Set task 1: In the rows below, begin at the line that contains "What is the distance from" and copy every line word for word through the last of the rows, including both ends.

Eye Tracking

Wearable eye tracking glasses, Tobii-Pro, respondent window shopping

Exhibit 15.2   Eye tracking glasses. (Source: Tobii AB).

Eye tracking is a technique that measures the point of gaze, or where a person is looking, by tracking the movement of the eye. Eye trackers (Exhibit 15.2) record what people see and how long they focus on certain areas of interest.

The use of eye tracking in market research dates back to the 1800s, where early studies revealed that when people read text, their eyes make short, rapid movements (saccades) intermingled with short stops (fixations).

In the past, the use of eye tracking in market research was limited because the tracking devices used to be intrusive, cumbersome, and expensive. However, recent advances in technology have led to the development of non-intrusive, easy-to-use devices that allow for precise and objective measurements of eye movements in real-time, even in natural settings.

As eye tracking continues to become more widely adopted, the cost of eye tracking devices is expected to decrease, making them more accessible for consumer research. This is likely to further accelerate their use in market research, opening up new possibilities for marketers to gain insights into consumer behaviour and preferences.

How it Works

Eye Tracking - How the wearable eye tracker works. Tobii AB

Exhibit 15.3   How the wearable eye tracker works. (Source: Tobii AB).

Eye Tracking - How the screen-based eye tracker works. Tobii AB

Exhibit 15.4   How the screen-based eye tracker works. (Source: Tobii AB).

Eye trackers use near-infrared light-emitting diodes (LEDs) to illuminate the eye while the user looks at a screen or object. Cameras fitted onto the device then record the reflections of the light, and computer algorithms analyse the reflections to determine the direction of the gaze. This underlying concept is known as pupil centre corneal reflection (PCCR) and is commonly used in eye tracking technology (as shown in exhibits 15.3 and 15.4).

Input rows:
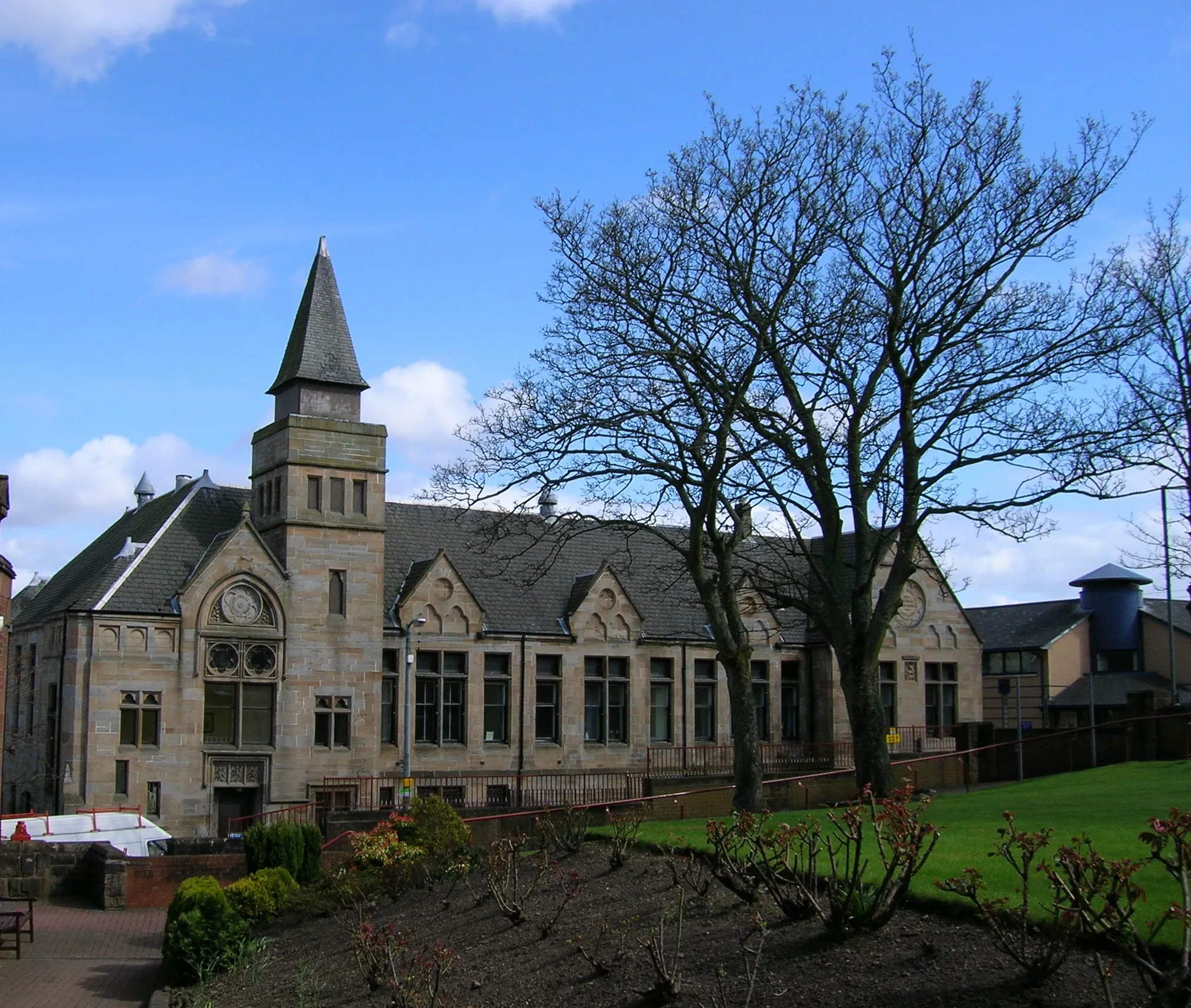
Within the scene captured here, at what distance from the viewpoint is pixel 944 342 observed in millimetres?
25047

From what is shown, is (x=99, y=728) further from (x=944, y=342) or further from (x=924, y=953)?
(x=924, y=953)

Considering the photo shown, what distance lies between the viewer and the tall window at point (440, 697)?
4100 cm

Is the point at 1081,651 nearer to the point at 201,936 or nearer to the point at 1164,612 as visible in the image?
the point at 1164,612

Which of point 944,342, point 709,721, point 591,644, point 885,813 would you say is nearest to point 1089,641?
point 709,721

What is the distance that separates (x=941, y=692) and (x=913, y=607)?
11.1ft

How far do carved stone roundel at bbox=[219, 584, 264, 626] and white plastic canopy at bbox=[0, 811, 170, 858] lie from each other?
715 cm

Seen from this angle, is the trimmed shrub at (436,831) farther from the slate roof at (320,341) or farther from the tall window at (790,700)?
the tall window at (790,700)

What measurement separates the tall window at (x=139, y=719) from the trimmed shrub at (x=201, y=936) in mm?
18077

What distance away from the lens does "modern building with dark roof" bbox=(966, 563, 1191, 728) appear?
6175 cm

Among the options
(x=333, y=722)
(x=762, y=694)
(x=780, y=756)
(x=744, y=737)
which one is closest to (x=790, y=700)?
(x=762, y=694)

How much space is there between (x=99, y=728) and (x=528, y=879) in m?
21.5

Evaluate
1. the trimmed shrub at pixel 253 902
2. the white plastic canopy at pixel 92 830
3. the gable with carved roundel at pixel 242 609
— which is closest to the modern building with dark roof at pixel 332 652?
the gable with carved roundel at pixel 242 609

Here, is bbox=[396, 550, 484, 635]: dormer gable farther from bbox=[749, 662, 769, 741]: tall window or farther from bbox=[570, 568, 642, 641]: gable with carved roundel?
bbox=[749, 662, 769, 741]: tall window

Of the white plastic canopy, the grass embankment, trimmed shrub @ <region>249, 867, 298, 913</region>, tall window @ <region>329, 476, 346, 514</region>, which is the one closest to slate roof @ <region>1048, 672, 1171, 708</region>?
the grass embankment
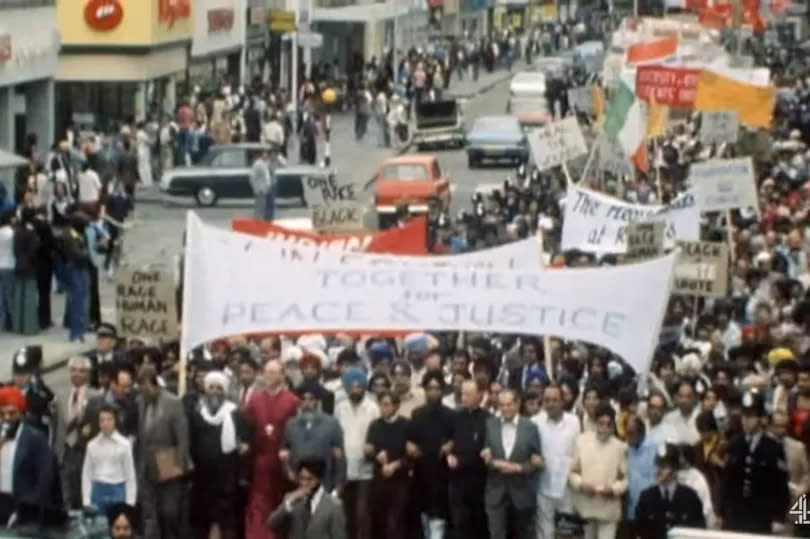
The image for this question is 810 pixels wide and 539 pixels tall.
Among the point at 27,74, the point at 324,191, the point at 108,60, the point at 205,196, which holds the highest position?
the point at 27,74

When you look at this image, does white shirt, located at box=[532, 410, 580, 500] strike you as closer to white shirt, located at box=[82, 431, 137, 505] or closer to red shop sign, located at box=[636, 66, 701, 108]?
white shirt, located at box=[82, 431, 137, 505]

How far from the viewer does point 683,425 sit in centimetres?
1806

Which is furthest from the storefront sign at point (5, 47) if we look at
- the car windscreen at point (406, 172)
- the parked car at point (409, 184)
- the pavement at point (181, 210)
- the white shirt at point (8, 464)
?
the white shirt at point (8, 464)

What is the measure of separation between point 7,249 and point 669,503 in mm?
14409

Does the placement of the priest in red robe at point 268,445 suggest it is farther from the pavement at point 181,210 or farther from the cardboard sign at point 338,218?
the cardboard sign at point 338,218

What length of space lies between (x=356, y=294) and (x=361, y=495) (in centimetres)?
176

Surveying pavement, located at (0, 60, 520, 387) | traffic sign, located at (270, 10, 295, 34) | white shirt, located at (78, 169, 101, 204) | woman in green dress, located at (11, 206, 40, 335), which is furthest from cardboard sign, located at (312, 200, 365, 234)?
traffic sign, located at (270, 10, 295, 34)

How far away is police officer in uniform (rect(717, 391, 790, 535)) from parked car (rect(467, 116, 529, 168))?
3957cm

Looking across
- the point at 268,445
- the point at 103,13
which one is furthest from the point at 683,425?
the point at 103,13

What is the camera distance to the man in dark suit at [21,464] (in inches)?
665

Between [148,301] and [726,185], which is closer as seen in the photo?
[148,301]

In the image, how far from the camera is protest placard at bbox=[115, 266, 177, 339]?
21031 millimetres

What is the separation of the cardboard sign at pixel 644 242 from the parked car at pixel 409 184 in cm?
1843

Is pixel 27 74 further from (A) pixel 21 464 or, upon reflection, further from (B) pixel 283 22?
(A) pixel 21 464
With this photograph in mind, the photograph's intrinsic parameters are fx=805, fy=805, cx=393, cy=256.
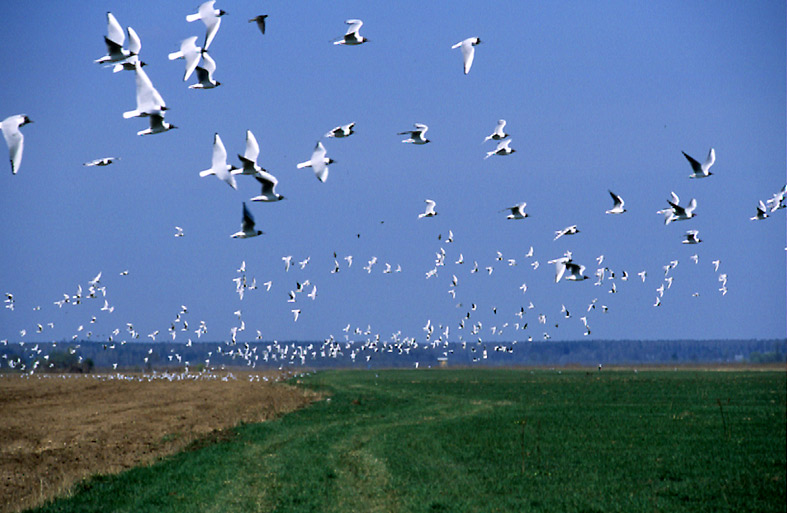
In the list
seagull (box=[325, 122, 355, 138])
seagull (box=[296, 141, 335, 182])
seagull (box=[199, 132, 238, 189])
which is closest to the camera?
seagull (box=[199, 132, 238, 189])

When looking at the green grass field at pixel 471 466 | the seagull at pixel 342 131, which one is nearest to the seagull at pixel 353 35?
the seagull at pixel 342 131

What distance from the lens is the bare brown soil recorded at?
83.1 ft

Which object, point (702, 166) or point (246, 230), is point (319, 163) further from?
point (702, 166)

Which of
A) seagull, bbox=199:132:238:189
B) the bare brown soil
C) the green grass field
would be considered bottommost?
the green grass field

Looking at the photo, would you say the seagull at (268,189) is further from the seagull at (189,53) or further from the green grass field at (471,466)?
the green grass field at (471,466)

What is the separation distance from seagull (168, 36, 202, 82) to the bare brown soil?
1216 centimetres

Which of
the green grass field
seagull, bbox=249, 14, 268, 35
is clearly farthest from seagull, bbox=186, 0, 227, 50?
the green grass field

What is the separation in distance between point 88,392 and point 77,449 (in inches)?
1473

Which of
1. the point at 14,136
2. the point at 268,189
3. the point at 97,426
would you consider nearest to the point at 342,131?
the point at 268,189

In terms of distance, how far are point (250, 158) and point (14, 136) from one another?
168 inches

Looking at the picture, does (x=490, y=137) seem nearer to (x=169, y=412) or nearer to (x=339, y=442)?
(x=339, y=442)

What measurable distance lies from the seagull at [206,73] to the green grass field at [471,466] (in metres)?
10.5

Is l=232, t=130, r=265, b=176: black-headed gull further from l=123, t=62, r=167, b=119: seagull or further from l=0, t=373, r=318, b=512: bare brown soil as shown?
l=0, t=373, r=318, b=512: bare brown soil

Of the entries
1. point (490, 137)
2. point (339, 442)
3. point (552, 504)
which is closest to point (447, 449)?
point (339, 442)
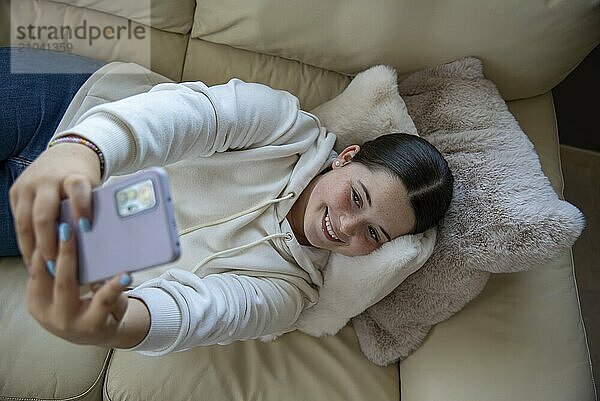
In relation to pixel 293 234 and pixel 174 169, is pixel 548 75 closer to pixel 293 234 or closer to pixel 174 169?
pixel 293 234

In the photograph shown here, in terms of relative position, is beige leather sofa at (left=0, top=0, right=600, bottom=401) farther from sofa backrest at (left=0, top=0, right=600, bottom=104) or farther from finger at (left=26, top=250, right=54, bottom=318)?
finger at (left=26, top=250, right=54, bottom=318)

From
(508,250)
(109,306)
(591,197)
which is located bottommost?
(591,197)

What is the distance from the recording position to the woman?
0.97 m

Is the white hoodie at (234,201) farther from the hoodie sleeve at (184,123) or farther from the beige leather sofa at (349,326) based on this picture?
the beige leather sofa at (349,326)

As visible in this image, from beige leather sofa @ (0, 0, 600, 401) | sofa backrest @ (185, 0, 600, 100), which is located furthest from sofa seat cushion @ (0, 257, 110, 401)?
sofa backrest @ (185, 0, 600, 100)

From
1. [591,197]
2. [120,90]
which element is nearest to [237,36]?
[120,90]

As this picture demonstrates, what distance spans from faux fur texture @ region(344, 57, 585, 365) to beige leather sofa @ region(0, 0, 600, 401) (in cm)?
4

Set task 2:
Answer these questions from the eye tracking text:
(a) To what century does the use of eye tracking in market research date back?
(b) What do eye trackers use to illuminate the eye?
(c) What is the underlying concept of eye tracking technology called?

Exercise output 1:
What is the distance from the recording position to the woman?
0.97 m

Is the white hoodie at (234,201) farther from the hoodie sleeve at (184,123) or farther from the beige leather sofa at (349,326) based on this picture?
the beige leather sofa at (349,326)

As visible in this image, from beige leather sofa @ (0, 0, 600, 401) | sofa backrest @ (185, 0, 600, 100), which is located furthest from sofa seat cushion @ (0, 257, 110, 401)?
sofa backrest @ (185, 0, 600, 100)

From
1. [591,197]
2. [120,90]
which element is nearest to [237,36]?
[120,90]

As this picture demonstrates, what distance spans from faux fur texture @ region(344, 57, 585, 365) to beige leather sofa @ region(0, 0, 600, 401) (in cm)?
4

Exercise output 2:
(a) The 1800s.
(b) Near-infrared light-emitting diodes (LEDs).
(c) Pupil centre corneal reflection (PCCR).